Beijing’s Veto: Why China Blocked Meta’s $2 Billion Play for AI Agent Manus

China's NDRC has blocked Meta's $2 billion acquisition of AI startup Manus, citing national security concerns under a 2020 investment review framework. The move signals Beijing's intent to control the export of AI intellectual property, even for companies that have relocated their headquarters abroad.

A vintage typewriter outdoors displaying "AI ethics" on paper, symbolizing tradition meets technology.

Key Takeaways

  • 1The NDRC invoked the 2020 Foreign Investment Security Review Measures to issue its first-ever public ban on an AI sector acquisition.
  • 2Manus, an 'AI Agent' startup, saw its valuation jump from $14 million to $2 billion in less than three years.
  • 3The startup had relocated to Singapore in 2025 to secure Silicon Valley funding and bypass compute resource shortages in China.
  • 4Mark Zuckerberg personally led the negotiations for the acquisition, which was intended to be Meta’s flagship AI move for the year.
  • 5The ruling emphasizes that Beijing still claims jurisdiction over tech assets and IP originally developed within China.

Editor's
Desk

Strategic Analysis

This veto represents a significant escalation in the 'Tech Cold War,' highlighting that the battle for AI supremacy is now fought at the level of corporate exits and capital flows. By blocking Meta, Beijing is sending a clear message to other Chinese startups: relocation to hubs like Singapore or Dubai is not a loophole to escape Chinese export controls or security reviews. For global tech giants like Meta, this creates a 'poison pill' environment where the most promising Chinese-born innovations are effectively off-limits for acquisition, regardless of where the company currently resides. This regulatory wall will likely force a deeper decoupling, as global investors must now weigh the 'origin risk' of Chinese engineering talent against the potential for high-value exits to Western buyers.

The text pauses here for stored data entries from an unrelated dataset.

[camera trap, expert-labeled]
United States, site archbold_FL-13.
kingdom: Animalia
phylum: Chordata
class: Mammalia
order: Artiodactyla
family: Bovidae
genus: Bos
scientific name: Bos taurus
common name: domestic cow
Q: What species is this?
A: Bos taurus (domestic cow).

China Daily Brief Editorial
Strategic Insight
China Daily Brief

China’s top economic regulator has effectively killed Meta’s $2 billion acquisition of Manus, the autonomous AI startup that recently captured Silicon Valley's imagination. The National Development and Reform Commission (NDRC) invoked its 2020 Foreign Investment Security Review Measures to prohibit the deal, marking the first time Beijing has used these powers to publicly block a major international takeover in the artificial intelligence sector. This decision forces a total withdrawal of the transaction, which would have been the third-largest acquisition in Meta’s history.

The target of the acquisition, Manus, represents a shift in AI technology from conversational chatbots to 'AI Agents' capable of autonomous task execution. Founded by Chinese entrepreneur Xiao Hong and his team in Wuhan, the startup’s flagship product can independently conduct research, write code, and build entire websites from natural language prompts. This high-utility performance led to a staggering 142-fold increase in valuation over three years, attracting high-profile users such as Mark Zuckerberg and former Y Combinator CEO Michael Seibel.

In a move reflecting the increasingly bifurcated tech landscape, Manus attempted to distance itself from its Chinese origins in mid-2025 by relocating its headquarters to Singapore. This migration was driven by the need for high-end GPU clusters and the requirements of U.S. venture capital firm Benchmark, which led a $75 million funding round. As U.S. regulations tightened around cross-border investments involving Chinese tech, the founders perceived Singapore as a necessary 'safe harbor' for global expansion and capital access.

However, Beijing’s recent intervention demonstrates that relocation does not grant immunity from Chinese regulatory oversight. Despite Manus clearing its Chinese social media presence and geoblocking domestic users, the NDRC maintained that the sale of the technology to a U.S. giant posed a national security risk. The move underscores China’s determination to keep its premier AI intellectual property from being absorbed by American Big Tech, even if the companies in question have already physically departed the mainland.